• TASK TO COMPLETE: The data below should be transcribed in full, with no picture included.

···

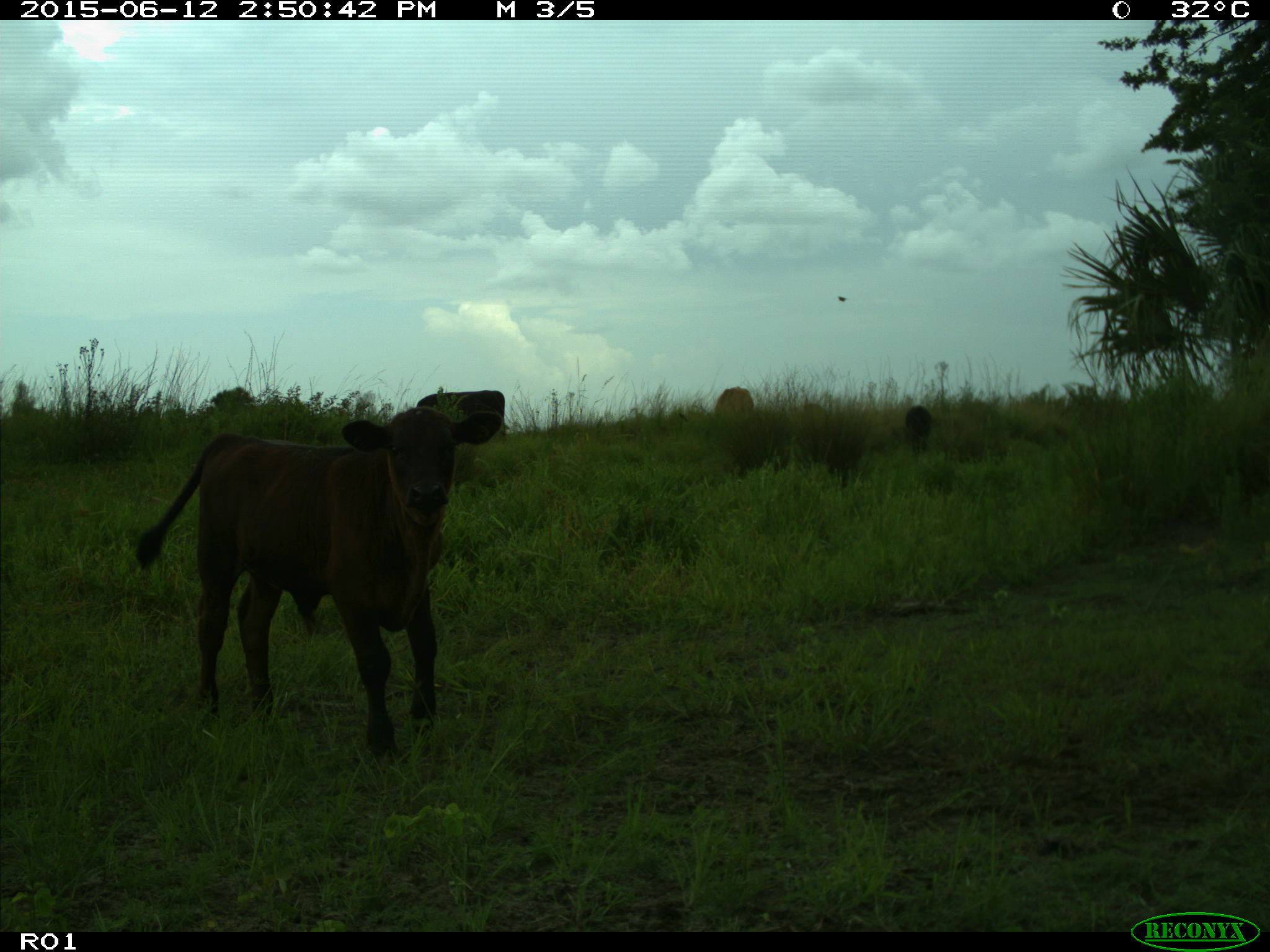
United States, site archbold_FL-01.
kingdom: Animalia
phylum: Chordata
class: Mammalia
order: Artiodactyla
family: Bovidae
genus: Bos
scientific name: Bos taurus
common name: domestic cow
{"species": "Bos taurus (domestic cow)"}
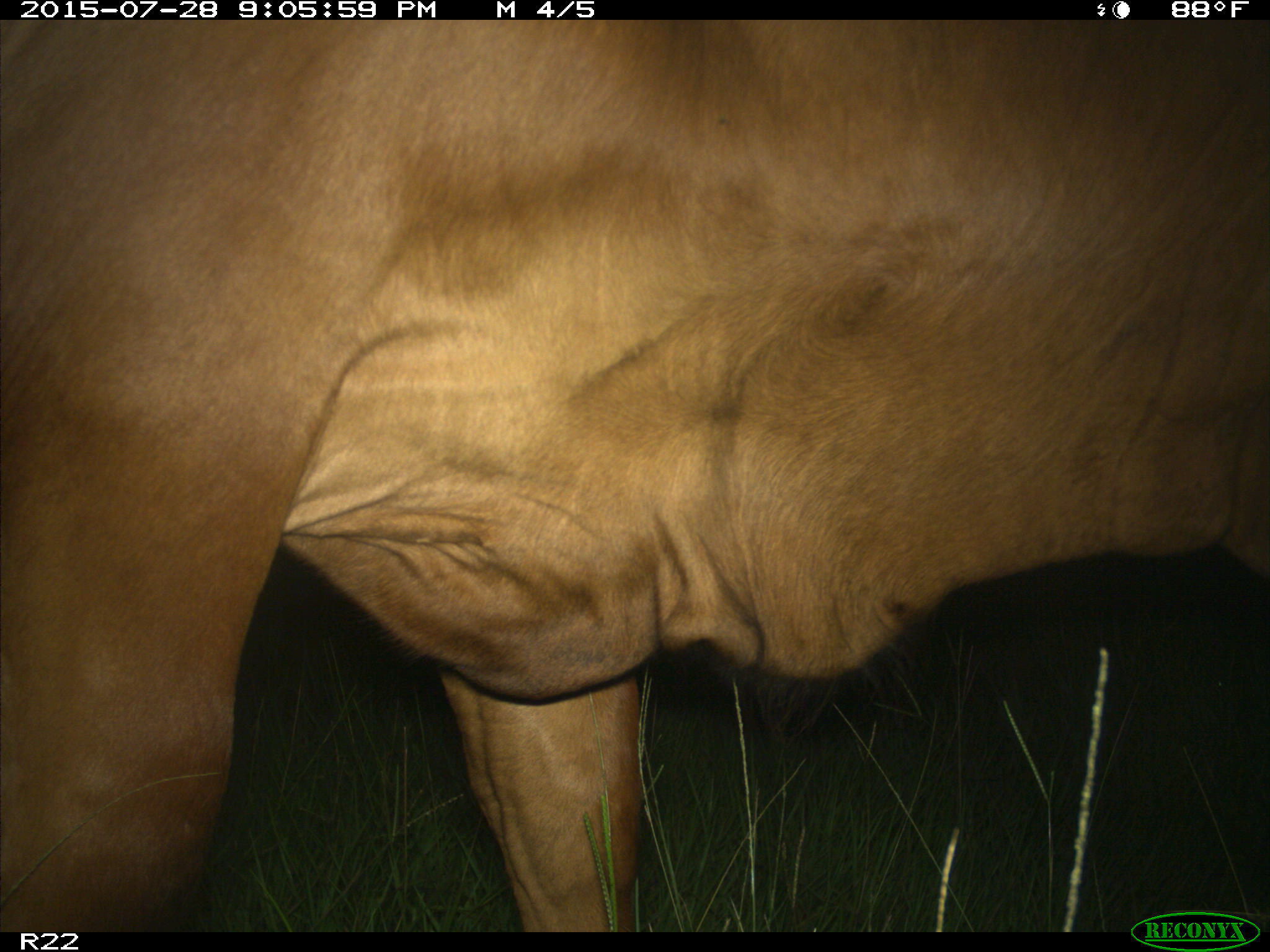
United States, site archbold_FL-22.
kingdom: Animalia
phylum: Chordata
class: Mammalia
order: Artiodactyla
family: Bovidae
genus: Bos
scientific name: Bos taurus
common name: domestic cow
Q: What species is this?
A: Bos taurus (domestic cow).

···

• YOUR SOLUTION:
United States, site archbold_FL-01.
kingdom: Animalia
phylum: Chordata
class: Mammalia
order: Artiodactyla
family: Bovidae
genus: Bos
scientific name: Bos taurus
common name: domestic cow
{"species": "Bos taurus (domestic cow)"}
United States, site archbold_FL-22.
kingdom: Animalia
phylum: Chordata
class: Mammalia
order: Artiodactyla
family: Bovidae
genus: Bos
scientific name: Bos taurus
common name: domestic cow
Q: What species is this?
A: Bos taurus (domestic cow).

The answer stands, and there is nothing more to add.